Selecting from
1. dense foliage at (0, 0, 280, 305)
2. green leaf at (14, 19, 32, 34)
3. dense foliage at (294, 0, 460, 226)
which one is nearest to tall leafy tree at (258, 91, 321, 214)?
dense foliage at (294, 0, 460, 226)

################

* PROBLEM STATEMENT
Please copy the data above line for line, with no changes.

* FINAL ANSWER
Selecting from
1. dense foliage at (0, 0, 280, 305)
2. green leaf at (14, 19, 32, 34)
3. dense foliage at (294, 0, 460, 226)
which one is nearest to tall leafy tree at (258, 91, 321, 214)?
dense foliage at (294, 0, 460, 226)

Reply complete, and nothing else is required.